Symbolique et érogénéité.


Journées d’Eté d’Espace Analytique. Septembre 2009.



Quand on se demande, dans l’élaboration de l’érogénéité à laquelle se livre Freud dans les Trois essais sur la théorie sexuelle, par où ça passe, le symbolique, on a bien l’impression que le symbolique devrait passer par où il ne peut passer. Car l’exposition de la normativité génitale trace les contours d’une érogénéité marquée du sceau du silence, de l’isolement de la jouissance et de l’obsession de la muqueuse, sous l’ombre massive de l’organique, voire, du chimique.

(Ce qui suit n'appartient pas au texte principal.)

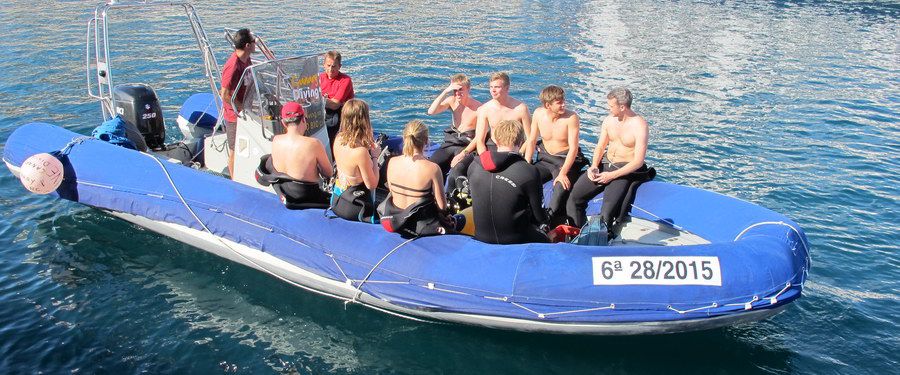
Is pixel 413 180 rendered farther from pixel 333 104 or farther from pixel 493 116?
pixel 333 104

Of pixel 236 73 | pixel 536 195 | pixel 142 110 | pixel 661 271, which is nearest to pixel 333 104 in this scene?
pixel 236 73

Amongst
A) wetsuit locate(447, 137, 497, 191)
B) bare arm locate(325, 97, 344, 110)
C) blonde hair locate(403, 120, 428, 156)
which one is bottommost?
wetsuit locate(447, 137, 497, 191)

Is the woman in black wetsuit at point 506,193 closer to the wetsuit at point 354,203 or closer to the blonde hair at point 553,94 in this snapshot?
the wetsuit at point 354,203

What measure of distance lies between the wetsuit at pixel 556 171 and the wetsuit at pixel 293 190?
2366 millimetres

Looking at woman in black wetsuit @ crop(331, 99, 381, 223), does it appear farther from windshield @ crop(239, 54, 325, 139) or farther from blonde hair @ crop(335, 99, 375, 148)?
windshield @ crop(239, 54, 325, 139)

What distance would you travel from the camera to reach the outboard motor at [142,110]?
9.31 metres

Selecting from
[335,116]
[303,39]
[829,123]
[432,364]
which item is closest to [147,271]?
[335,116]

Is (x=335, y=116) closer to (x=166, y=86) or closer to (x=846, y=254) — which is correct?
(x=846, y=254)

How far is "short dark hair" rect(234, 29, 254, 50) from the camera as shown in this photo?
7.81 metres

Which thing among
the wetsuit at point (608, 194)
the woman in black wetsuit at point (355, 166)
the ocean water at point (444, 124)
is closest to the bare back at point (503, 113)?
the wetsuit at point (608, 194)

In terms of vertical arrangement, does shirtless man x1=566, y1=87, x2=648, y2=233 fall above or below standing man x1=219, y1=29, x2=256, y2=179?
below

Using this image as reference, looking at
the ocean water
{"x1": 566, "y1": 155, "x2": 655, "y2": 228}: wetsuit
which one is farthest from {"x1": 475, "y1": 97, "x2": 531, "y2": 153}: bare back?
the ocean water

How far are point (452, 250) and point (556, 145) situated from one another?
2198 millimetres

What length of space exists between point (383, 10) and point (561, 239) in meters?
20.1
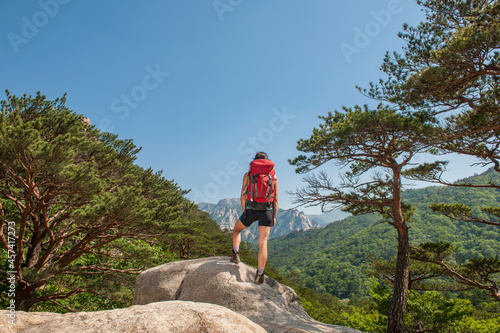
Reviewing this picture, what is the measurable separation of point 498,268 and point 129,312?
483 inches

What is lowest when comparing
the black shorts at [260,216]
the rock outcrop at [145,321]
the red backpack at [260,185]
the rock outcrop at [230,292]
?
the rock outcrop at [230,292]

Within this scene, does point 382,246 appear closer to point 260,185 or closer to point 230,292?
point 230,292

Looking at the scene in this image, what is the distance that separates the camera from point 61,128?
9312mm

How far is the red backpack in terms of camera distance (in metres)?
4.25

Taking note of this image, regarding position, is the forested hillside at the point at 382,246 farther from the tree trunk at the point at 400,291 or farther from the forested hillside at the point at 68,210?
the forested hillside at the point at 68,210

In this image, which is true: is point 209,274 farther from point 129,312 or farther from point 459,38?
point 459,38

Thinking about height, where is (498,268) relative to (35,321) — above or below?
below

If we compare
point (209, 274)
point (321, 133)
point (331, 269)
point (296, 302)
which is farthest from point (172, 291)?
point (331, 269)

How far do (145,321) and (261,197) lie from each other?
239cm

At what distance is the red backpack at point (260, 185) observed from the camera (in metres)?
4.25

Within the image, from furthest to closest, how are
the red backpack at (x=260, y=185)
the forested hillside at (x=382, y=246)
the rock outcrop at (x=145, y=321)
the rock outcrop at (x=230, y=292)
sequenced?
1. the forested hillside at (x=382, y=246)
2. the red backpack at (x=260, y=185)
3. the rock outcrop at (x=230, y=292)
4. the rock outcrop at (x=145, y=321)

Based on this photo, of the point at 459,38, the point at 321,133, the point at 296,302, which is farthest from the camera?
the point at 321,133

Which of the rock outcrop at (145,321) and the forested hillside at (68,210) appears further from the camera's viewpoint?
the forested hillside at (68,210)

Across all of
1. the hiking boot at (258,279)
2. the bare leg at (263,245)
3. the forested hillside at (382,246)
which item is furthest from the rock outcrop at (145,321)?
the forested hillside at (382,246)
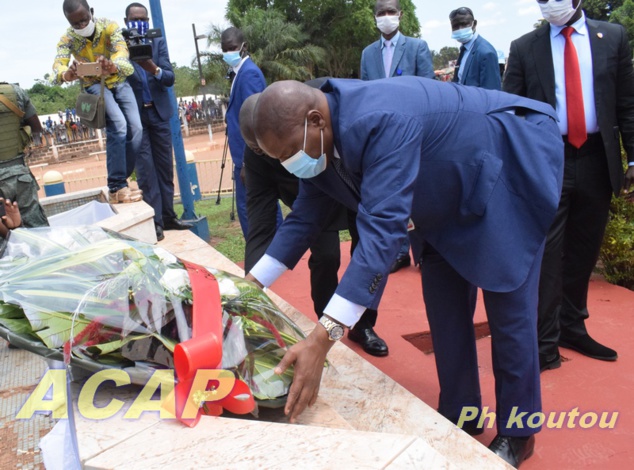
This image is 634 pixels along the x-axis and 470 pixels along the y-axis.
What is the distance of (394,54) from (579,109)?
2384 millimetres

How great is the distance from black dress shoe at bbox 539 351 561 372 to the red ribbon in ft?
6.74

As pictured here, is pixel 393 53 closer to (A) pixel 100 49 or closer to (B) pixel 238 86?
(B) pixel 238 86

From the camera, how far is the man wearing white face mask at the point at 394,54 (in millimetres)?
5191

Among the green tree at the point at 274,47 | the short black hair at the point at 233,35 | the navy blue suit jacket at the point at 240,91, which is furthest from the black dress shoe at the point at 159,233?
the green tree at the point at 274,47

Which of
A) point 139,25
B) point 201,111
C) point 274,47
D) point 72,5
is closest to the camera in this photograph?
point 72,5

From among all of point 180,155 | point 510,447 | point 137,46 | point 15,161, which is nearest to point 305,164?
point 510,447

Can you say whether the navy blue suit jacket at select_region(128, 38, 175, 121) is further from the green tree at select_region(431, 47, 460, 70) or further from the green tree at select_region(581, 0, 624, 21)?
the green tree at select_region(431, 47, 460, 70)

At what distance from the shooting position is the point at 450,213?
2113mm

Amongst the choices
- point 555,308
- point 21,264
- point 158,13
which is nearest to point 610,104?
point 555,308

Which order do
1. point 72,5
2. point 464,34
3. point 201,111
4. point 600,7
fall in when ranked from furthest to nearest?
1. point 600,7
2. point 201,111
3. point 464,34
4. point 72,5

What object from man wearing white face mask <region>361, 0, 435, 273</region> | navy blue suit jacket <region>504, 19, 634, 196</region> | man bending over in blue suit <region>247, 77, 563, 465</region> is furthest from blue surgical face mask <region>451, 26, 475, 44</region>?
man bending over in blue suit <region>247, 77, 563, 465</region>

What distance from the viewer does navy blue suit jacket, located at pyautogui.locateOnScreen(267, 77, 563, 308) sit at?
5.86ft

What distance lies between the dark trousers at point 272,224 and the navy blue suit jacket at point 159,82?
276cm

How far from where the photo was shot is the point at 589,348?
3.34 meters
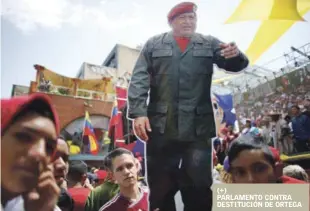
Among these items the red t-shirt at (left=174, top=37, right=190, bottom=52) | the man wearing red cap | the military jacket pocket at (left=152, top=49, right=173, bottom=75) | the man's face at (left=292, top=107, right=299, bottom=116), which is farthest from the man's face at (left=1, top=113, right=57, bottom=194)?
the man's face at (left=292, top=107, right=299, bottom=116)

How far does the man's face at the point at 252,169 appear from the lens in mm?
1365

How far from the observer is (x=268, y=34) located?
1.58 meters

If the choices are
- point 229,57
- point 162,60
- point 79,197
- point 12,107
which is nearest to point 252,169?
point 229,57

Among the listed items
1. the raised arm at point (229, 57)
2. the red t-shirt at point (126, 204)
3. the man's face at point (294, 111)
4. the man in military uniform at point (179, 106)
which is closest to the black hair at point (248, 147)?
the man in military uniform at point (179, 106)

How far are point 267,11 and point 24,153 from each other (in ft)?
4.26

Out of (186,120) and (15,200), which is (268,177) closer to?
(186,120)

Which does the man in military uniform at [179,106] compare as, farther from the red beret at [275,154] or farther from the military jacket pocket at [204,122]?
the red beret at [275,154]

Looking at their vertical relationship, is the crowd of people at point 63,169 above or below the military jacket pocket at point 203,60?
below

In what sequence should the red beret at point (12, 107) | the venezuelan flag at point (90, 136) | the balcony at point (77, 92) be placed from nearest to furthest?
the red beret at point (12, 107) → the balcony at point (77, 92) → the venezuelan flag at point (90, 136)

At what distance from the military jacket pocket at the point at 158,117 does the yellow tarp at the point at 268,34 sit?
503 millimetres

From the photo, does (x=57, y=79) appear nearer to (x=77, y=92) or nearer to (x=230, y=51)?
(x=77, y=92)

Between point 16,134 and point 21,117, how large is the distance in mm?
63

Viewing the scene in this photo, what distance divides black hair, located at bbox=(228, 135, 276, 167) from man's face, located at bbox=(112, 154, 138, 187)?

En effet, la quasi-totalité du flux libidinal doit, au terme de son développement, déboucher dans la décharge des produits sexués comme but ultime, but sexuel mécanique, alors même que c’est bien du sexuel pris dans le dire inconscient, donc dans l’ordre du symbolique, qui dirige l’enfant devenu homme. Le paradoxe de la question de la détermination symbolique posée à l’érogénéité est donc celui de la théorie qui fait du désir inconscient son levier et renvoie en même temps le désir sexuel à sa mécanique, non la mécanique constituée d’instances historisées mais la mécanique du fonctionnement, contradiction qui nous interroge sur ce qu’est un corps.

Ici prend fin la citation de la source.